Start of SOURCE DOCUMENT

But it won't be the homecoming in the Netherlands she expected after the Tokyo Olympics.
She was aiming to showcase her skills in Taekwondo. This would have been her second Olympics representing her county.
To get here, she battled with knee injuries that stopped her from competing. She went through years of rehabilitation. Then, the pandemic hit. She had one chance to qualify for the Tokyo Games. In May, she prevailed.
This time, she said, she wanted to get past the quarterfinals. This time, maybe she'd get that medal.
But before her first competition on Tuesday, the fully vaccinated athlete tested positive for the coronavirus.
Oogink is one of at least 23 athletes who've gotten the dreaded news since arriving in Japan, dashing their hopes of representing their countries. They can't go home to seek solace with family and friends. To stop the spread of the coronavirus she was whisked off to what athletes are calling the "quarantine hotel," a Tokyo hotel converted into an isolation facility. They're in these hotel rooms for up to 10 days.
"I was fit to shine at my competition," she said. "This was supposed to be my last tournament."
An isolated athlete participates in the COVID Games
Oogink's been posting videos on Instagram to pass the time, to make her family laugh and to stop her mind from wandering to a dark place.
In her first video, she shares the news.
"Hey guys, welcome. Yesterday I tested positive for COVID," she says. "I was about to participate in Taekwondo — now I'm participating in something else."
She pans the camera to a sign she made and taped to the wall of her hotel room: "COVID GAMES"
She makes up events using whatever she can find in her suitcase and her room. Day one: "Saliva Throw."
She holds up the plastic tubes she has to spit in for her daily coronavirus test, then aims them at a Taekwondo helmet on top of her orange suitcase.
Another day, it's Clog Basketball. She shoots traditional miniature Dutch wooden shoes into a laundry bag taped above the doorway in the hotel room she's in 21 hours of her day. She's allowed in the lobby three times a day for meals. That's when she briefly sees others from her team that are also in isolation.
Lonely and bored, she took all her Taekwondo gear and stuffed the uniform with foam rollers, toilet paper, clothes and water bottles. Voila, a friend she named Bob. It's kind of reminiscent of "Wilson" from the movie Castaway, but Bob really does look like a real person.

End of SOURCE DOCUMENT
Start of RECORDED DATA

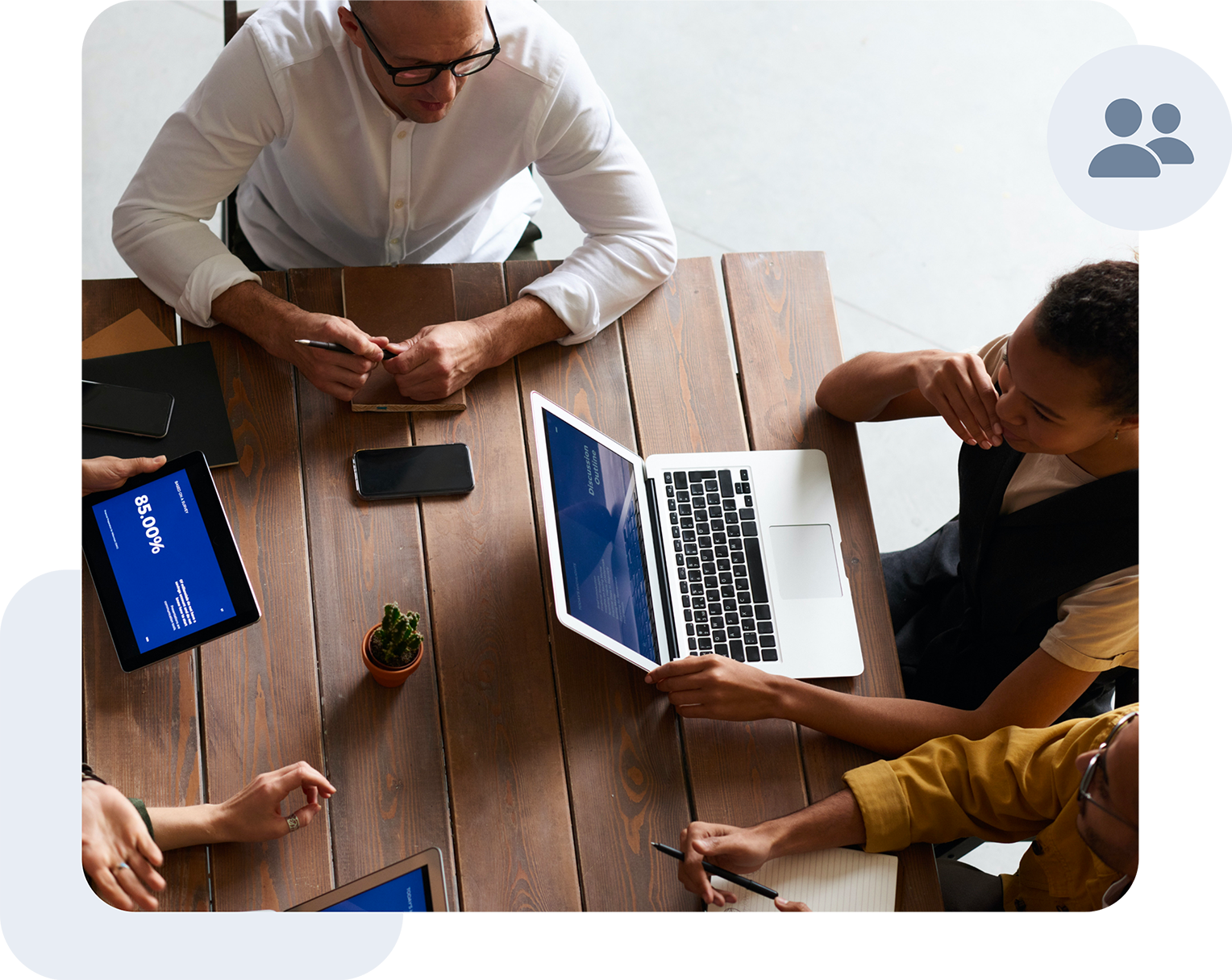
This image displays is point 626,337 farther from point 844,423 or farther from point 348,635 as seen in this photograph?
point 348,635

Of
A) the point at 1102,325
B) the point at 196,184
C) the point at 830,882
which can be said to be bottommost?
the point at 830,882

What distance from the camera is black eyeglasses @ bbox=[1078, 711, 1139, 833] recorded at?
1001mm

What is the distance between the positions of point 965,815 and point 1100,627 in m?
0.29

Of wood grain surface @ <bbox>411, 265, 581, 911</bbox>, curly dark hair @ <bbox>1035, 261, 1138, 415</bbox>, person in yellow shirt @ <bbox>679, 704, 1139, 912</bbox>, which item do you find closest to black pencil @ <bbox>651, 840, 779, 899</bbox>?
person in yellow shirt @ <bbox>679, 704, 1139, 912</bbox>

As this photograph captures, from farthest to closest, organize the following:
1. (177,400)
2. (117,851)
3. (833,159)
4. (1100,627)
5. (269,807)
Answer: (833,159), (177,400), (1100,627), (269,807), (117,851)

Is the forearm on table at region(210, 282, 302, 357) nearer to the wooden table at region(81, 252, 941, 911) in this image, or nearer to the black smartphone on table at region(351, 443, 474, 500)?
the wooden table at region(81, 252, 941, 911)

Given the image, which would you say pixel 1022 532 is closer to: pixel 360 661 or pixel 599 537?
pixel 599 537

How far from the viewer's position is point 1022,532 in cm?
137

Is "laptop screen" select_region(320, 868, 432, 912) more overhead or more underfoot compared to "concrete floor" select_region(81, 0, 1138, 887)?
more underfoot

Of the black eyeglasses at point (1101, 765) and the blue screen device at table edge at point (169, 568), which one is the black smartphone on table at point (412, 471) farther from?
the black eyeglasses at point (1101, 765)

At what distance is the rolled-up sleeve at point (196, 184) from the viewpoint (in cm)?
133

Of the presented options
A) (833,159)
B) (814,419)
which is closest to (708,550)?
(814,419)

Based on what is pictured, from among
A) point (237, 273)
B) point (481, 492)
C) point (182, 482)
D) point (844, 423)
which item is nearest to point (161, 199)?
point (237, 273)

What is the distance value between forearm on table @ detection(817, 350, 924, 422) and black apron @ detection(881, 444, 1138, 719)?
15 cm
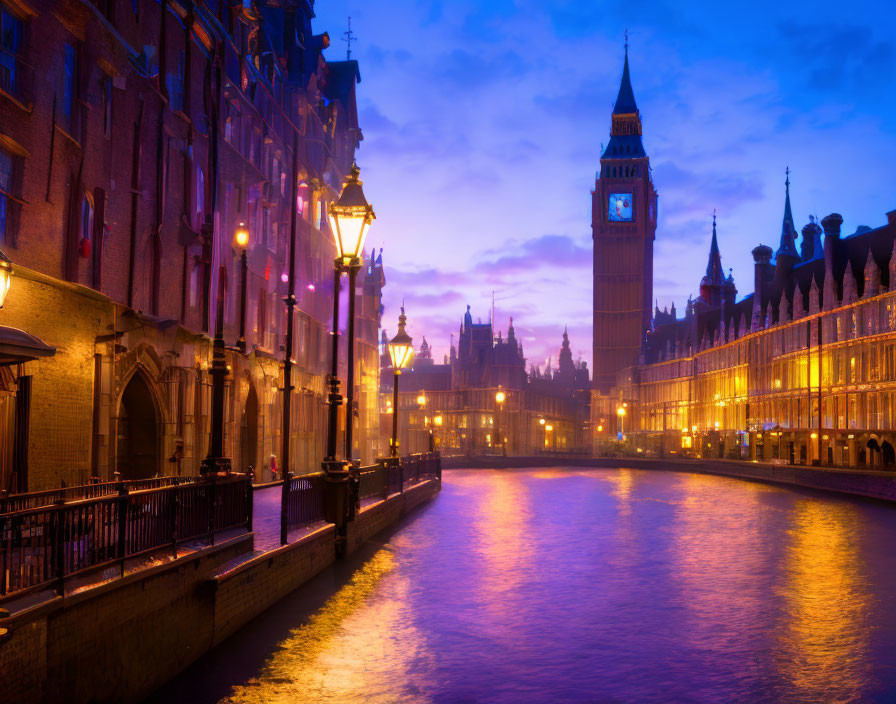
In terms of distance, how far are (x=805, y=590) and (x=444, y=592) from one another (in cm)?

End of RECORDED DATA

ACTIVITY =>
In the article about the quarantined athlete, how many times a day is Oogink allowed in the hotel lobby? The records are separate material and have no connection to the article.

RESPONSE BOX =>
Three times a day, for meals.